#### EXERCISE GOAL:
When you reach the entries, transcribe each one exactly.

(Saved data entries)
* * *

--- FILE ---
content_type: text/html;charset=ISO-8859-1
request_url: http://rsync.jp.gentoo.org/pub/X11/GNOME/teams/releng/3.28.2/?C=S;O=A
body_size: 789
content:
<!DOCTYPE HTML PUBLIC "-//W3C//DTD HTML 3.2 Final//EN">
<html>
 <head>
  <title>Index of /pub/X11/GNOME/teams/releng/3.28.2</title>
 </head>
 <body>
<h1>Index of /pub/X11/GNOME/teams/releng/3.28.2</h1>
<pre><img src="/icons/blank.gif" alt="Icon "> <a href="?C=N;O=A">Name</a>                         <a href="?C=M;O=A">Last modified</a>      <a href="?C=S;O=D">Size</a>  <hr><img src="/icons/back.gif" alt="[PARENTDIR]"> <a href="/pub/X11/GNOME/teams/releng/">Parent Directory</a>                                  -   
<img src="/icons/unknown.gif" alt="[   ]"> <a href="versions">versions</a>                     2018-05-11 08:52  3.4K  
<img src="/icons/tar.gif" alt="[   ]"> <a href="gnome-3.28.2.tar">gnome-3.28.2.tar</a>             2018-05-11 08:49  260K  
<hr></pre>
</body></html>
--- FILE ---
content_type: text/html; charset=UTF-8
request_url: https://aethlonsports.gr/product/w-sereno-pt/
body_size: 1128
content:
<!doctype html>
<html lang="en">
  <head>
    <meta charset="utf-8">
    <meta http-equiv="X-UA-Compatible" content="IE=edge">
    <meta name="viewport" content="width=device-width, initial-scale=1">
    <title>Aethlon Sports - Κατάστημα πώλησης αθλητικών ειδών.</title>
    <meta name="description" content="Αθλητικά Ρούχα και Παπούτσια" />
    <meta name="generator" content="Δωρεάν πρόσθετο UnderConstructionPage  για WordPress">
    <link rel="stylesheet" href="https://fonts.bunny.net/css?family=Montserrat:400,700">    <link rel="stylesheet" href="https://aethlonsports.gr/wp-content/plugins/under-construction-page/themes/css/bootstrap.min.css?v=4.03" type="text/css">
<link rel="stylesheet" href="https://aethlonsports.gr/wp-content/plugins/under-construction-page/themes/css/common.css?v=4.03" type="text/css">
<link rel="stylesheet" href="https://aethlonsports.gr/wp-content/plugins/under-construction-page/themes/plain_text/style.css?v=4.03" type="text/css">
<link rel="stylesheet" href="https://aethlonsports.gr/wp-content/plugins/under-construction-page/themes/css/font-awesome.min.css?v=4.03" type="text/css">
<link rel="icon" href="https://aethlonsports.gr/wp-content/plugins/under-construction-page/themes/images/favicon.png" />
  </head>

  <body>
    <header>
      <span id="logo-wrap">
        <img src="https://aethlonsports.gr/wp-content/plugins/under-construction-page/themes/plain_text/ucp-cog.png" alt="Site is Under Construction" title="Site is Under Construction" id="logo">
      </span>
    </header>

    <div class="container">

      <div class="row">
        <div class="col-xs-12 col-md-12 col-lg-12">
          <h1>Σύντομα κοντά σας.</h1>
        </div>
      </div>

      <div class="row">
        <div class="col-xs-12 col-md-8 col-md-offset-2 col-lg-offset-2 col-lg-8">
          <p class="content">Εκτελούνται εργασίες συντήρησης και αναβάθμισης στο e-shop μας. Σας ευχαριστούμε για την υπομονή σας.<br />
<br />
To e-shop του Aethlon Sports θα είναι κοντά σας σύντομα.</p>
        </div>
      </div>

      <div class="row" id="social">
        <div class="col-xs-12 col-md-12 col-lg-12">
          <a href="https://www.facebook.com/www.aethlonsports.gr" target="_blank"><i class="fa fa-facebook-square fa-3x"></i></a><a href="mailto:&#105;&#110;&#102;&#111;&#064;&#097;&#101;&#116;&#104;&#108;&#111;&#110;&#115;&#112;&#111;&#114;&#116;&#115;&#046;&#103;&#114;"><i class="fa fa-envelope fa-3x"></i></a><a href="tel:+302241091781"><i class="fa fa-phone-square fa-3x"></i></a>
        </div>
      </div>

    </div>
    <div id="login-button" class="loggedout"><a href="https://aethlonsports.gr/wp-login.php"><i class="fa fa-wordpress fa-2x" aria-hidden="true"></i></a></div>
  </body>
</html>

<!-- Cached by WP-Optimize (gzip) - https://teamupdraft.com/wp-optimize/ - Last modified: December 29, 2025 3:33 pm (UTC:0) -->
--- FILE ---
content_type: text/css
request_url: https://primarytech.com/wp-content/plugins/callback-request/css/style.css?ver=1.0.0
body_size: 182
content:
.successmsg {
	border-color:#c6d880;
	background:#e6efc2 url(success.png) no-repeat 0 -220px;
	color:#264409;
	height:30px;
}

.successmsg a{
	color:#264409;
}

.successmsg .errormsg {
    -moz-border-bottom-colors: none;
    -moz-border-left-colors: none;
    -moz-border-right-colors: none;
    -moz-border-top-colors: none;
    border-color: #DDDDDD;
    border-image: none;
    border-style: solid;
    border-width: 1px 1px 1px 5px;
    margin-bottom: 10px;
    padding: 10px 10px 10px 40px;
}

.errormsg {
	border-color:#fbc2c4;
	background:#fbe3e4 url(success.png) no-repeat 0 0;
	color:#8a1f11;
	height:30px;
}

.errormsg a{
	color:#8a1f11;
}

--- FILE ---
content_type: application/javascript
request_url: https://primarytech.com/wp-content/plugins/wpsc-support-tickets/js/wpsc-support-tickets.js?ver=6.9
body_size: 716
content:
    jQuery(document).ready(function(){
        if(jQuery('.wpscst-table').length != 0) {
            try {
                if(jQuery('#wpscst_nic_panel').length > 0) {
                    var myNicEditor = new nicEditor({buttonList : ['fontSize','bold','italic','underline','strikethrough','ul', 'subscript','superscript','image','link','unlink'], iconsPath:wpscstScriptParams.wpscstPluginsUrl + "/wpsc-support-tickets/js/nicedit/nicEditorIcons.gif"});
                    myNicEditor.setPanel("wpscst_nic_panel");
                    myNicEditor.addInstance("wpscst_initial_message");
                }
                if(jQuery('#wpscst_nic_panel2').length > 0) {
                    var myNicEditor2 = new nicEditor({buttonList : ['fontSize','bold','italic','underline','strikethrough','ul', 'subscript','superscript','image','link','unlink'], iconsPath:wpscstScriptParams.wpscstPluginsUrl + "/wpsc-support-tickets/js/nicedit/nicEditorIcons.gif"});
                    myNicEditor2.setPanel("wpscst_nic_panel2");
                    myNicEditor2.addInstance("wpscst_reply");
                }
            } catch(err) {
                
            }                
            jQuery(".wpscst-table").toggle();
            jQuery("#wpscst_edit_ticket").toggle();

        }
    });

* * *

#### ANSWER TO THIS PROBLEM:
--- FILE ---
content_type: text/html;charset=ISO-8859-1
request_url: http://rsync.jp.gentoo.org/pub/X11/GNOME/teams/releng/3.28.2/?C=S;O=A
body_size: 789
content:
<!DOCTYPE HTML PUBLIC "-//W3C//DTD HTML 3.2 Final//EN">
<html>
 <head>
  <title>Index of /pub/X11/GNOME/teams/releng/3.28.2</title>
 </head>
 <body>
<h1>Index of /pub/X11/GNOME/teams/releng/3.28.2</h1>
<pre><img src="/icons/blank.gif" alt="Icon "> <a href="?C=N;O=A">Name</a>                         <a href="?C=M;O=A">Last modified</a>      <a href="?C=S;O=D">Size</a>  <hr><img src="/icons/back.gif" alt="[PARENTDIR]"> <a href="/pub/X11/GNOME/teams/releng/">Parent Directory</a>                                  -   
<img src="/icons/unknown.gif" alt="[   ]"> <a href="versions">versions</a>                     2018-05-11 08:52  3.4K  
<img src="/icons/tar.gif" alt="[   ]"> <a href="gnome-3.28.2.tar">gnome-3.28.2.tar</a>             2018-05-11 08:49  260K  
<hr></pre>
</body></html>
--- FILE ---
content_type: text/html; charset=UTF-8
request_url: https://aethlonsports.gr/product/w-sereno-pt/
body_size: 1128
content:
<!doctype html>
<html lang="en">
  <head>
    <meta charset="utf-8">
    <meta http-equiv="X-UA-Compatible" content="IE=edge">
    <meta name="viewport" content="width=device-width, initial-scale=1">
    <title>Aethlon Sports - Κατάστημα πώλησης αθλητικών ειδών.</title>
    <meta name="description" content="Αθλητικά Ρούχα και Παπούτσια" />
    <meta name="generator" content="Δωρεάν πρόσθετο UnderConstructionPage  για WordPress">
    <link rel="stylesheet" href="https://fonts.bunny.net/css?family=Montserrat:400,700">    <link rel="stylesheet" href="https://aethlonsports.gr/wp-content/plugins/under-construction-page/themes/css/bootstrap.min.css?v=4.03" type="text/css">
<link rel="stylesheet" href="https://aethlonsports.gr/wp-content/plugins/under-construction-page/themes/css/common.css?v=4.03" type="text/css">
<link rel="stylesheet" href="https://aethlonsports.gr/wp-content/plugins/under-construction-page/themes/plain_text/style.css?v=4.03" type="text/css">
<link rel="stylesheet" href="https://aethlonsports.gr/wp-content/plugins/under-construction-page/themes/css/font-awesome.min.css?v=4.03" type="text/css">
<link rel="icon" href="https://aethlonsports.gr/wp-content/plugins/under-construction-page/themes/images/favicon.png" />
  </head>

  <body>
    <header>
      <span id="logo-wrap">
        <img src="https://aethlonsports.gr/wp-content/plugins/under-construction-page/themes/plain_text/ucp-cog.png" alt="Site is Under Construction" title="Site is Under Construction" id="logo">
      </span>
    </header>

    <div class="container">

      <div class="row">
        <div class="col-xs-12 col-md-12 col-lg-12">
          <h1>Σύντομα κοντά σας.</h1>
        </div>
      </div>

      <div class="row">
        <div class="col-xs-12 col-md-8 col-md-offset-2 col-lg-offset-2 col-lg-8">
          <p class="content">Εκτελούνται εργασίες συντήρησης και αναβάθμισης στο e-shop μας. Σας ευχαριστούμε για την υπομονή σας.<br />
<br />
To e-shop του Aethlon Sports θα είναι κοντά σας σύντομα.</p>
        </div>
      </div>

      <div class="row" id="social">
        <div class="col-xs-12 col-md-12 col-lg-12">
          <a href="https://www.facebook.com/www.aethlonsports.gr" target="_blank"><i class="fa fa-facebook-square fa-3x"></i></a><a href="mailto:&#105;&#110;&#102;&#111;&#064;&#097;&#101;&#116;&#104;&#108;&#111;&#110;&#115;&#112;&#111;&#114;&#116;&#115;&#046;&#103;&#114;"><i class="fa fa-envelope fa-3x"></i></a><a href="tel:+302241091781"><i class="fa fa-phone-square fa-3x"></i></a>
        </div>
      </div>

    </div>
    <div id="login-button" class="loggedout"><a href="https://aethlonsports.gr/wp-login.php"><i class="fa fa-wordpress fa-2x" aria-hidden="true"></i></a></div>
  </body>
</html>

<!-- Cached by WP-Optimize (gzip) - https://teamupdraft.com/wp-optimize/ - Last modified: December 29, 2025 3:33 pm (UTC:0) -->
--- FILE ---
content_type: text/css
request_url: https://primarytech.com/wp-content/plugins/callback-request/css/style.css?ver=1.0.0
body_size: 182
content:
.successmsg {
	border-color:#c6d880;
	background:#e6efc2 url(success.png) no-repeat 0 -220px;
	color:#264409;
	height:30px;
}

.successmsg a{
	color:#264409;
}

.successmsg .errormsg {
    -moz-border-bottom-colors: none;
    -moz-border-left-colors: none;
    -moz-border-right-colors: none;
    -moz-border-top-colors: none;
    border-color: #DDDDDD;
    border-image: none;
    border-style: solid;
    border-width: 1px 1px 1px 5px;
    margin-bottom: 10px;
    padding: 10px 10px 10px 40px;
}

.errormsg {
	border-color:#fbc2c4;
	background:#fbe3e4 url(success.png) no-repeat 0 0;
	color:#8a1f11;
	height:30px;
}

.errormsg a{
	color:#8a1f11;
}

--- FILE ---
content_type: application/javascript
request_url: https://primarytech.com/wp-content/plugins/wpsc-support-tickets/js/wpsc-support-tickets.js?ver=6.9
body_size: 716
content:
    jQuery(document).ready(function(){
        if(jQuery('.wpscst-table').length != 0) {
            try {
                if(jQuery('#wpscst_nic_panel').length > 0) {
                    var myNicEditor = new nicEditor({buttonList : ['fontSize','bold','italic','underline','strikethrough','ul', 'subscript','superscript','image','link','unlink'], iconsPath:wpscstScriptParams.wpscstPluginsUrl + "/wpsc-support-tickets/js/nicedit/nicEditorIcons.gif"});
                    myNicEditor.setPanel("wpscst_nic_panel");
                    myNicEditor.addInstance("wpscst_initial_message");
                }
                if(jQuery('#wpscst_nic_panel2').length > 0) {
                    var myNicEditor2 = new nicEditor({buttonList : ['fontSize','bold','italic','underline','strikethrough','ul', 'subscript','superscript','image','link','unlink'], iconsPath:wpscstScriptParams.wpscstPluginsUrl + "/wpsc-support-tickets/js/nicedit/nicEditorIcons.gif"});
                    myNicEditor2.setPanel("wpscst_nic_panel2");
                    myNicEditor2.addInstance("wpscst_reply");
                }
            } catch(err) {
                
            }                
            jQuery(".wpscst-table").toggle();
            jQuery("#wpscst_edit_ticket").toggle();

        }
    });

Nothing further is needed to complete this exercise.